CT Residents Have Among the Highest State & Local Tax Burdens in US

Two separate analyses of tax burdens across the nation’s 50 states have placed Connecticut in the top ten – among those with the highest state and local tax burden.  The state-by-state reviews, by the financial websites 24/7 Wall Street and WalletHub, rank Connecticut second and sixth respectively. “With some of the wealthiest neighborhoods in the country, Connecticut residents pay more in property taxes than in nearly any other state,” says 24/7 Wall St. in its review. “Residents pay $2,774 per capita in property taxes, almost twice the national average. The state’s effective property tax rate of 1.7% of the value of a typical Connecticut home is the sixth highest of any state. Despite the high tax burden overall, the state’s pension system is relatively underfunded. Connecticut has just 51% of the funding for its pension obligations, the fourth smallest share nationwide.”

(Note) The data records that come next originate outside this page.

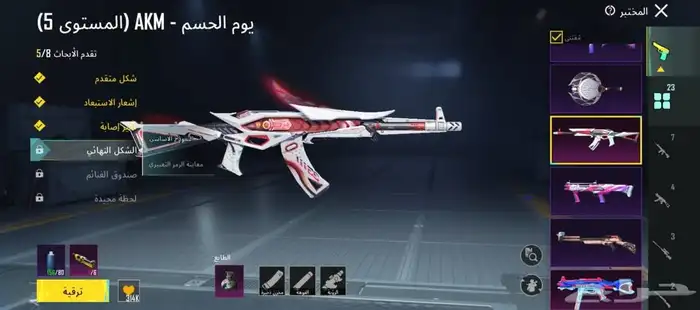 ببجي عالميه الدمام يد بي يد نصاب لاتجي الحساب مربوط ايميل 4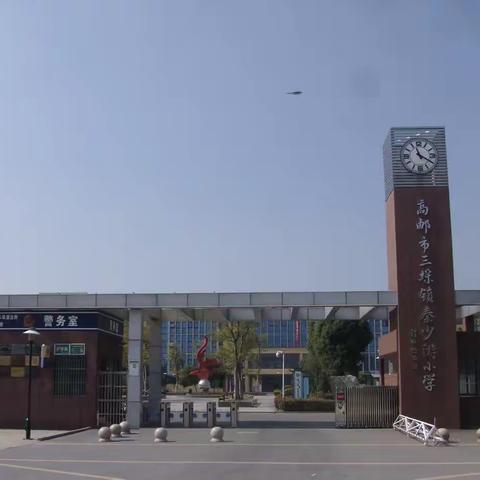 爱在家访中生长，暖在家访中浸润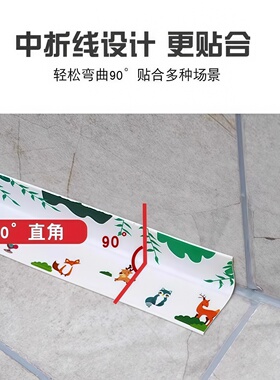 马桶底座密封条自粘美缝贴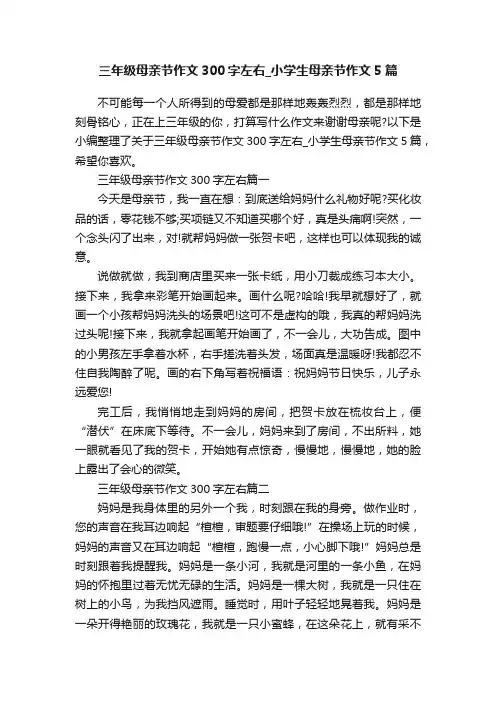 三年级母亲节作文300字左右_小学生母亲节作文5篇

The Connecticut financial highlights include:

  • Taxes paid as pct. of income: 12.6%
  • Income per capita: $68,704 (the highest)
  • State income tax collections per capita: $2,279 (the highest)
  • Property tax collections per capita: $2,774 (3rd highest)
  • General sales tax collections per capita: $1,137 (8th highest)

In the 24/7 Wall Street report, the highest tax burden was attributed to New York.  Rounding out the top ten after Connecticut were New Jersey, Wisconsin, Illinois, California, Maryland, Minnesota, Rhode Island and Oregon.

The WalletHub rankings, using a somewhat different methodology, ranked Connecticut has having the 6th highest tax burden among the states.  Include were these snapshots of Connecticut (the higher the ranking the lower the rate):

  • 46th – Overall Effective State & Local Tax Rate
  • 33rd – Income Tax
  • 34th – Sales & Excise Taxes

The highest tax burdens were in Illinois, Nebraska, Wisconsin, New York, Rhode Island, Connecticut, Ohio, Michigan, Iowa and New Jersey.  In order to identify the states with the highest and lowest tax rates, WalletHub’s analysts compared the 50 states and the District of Columbia across four types of taxation, real estate tax, vehicle property tax, income tax and sales & excise tax.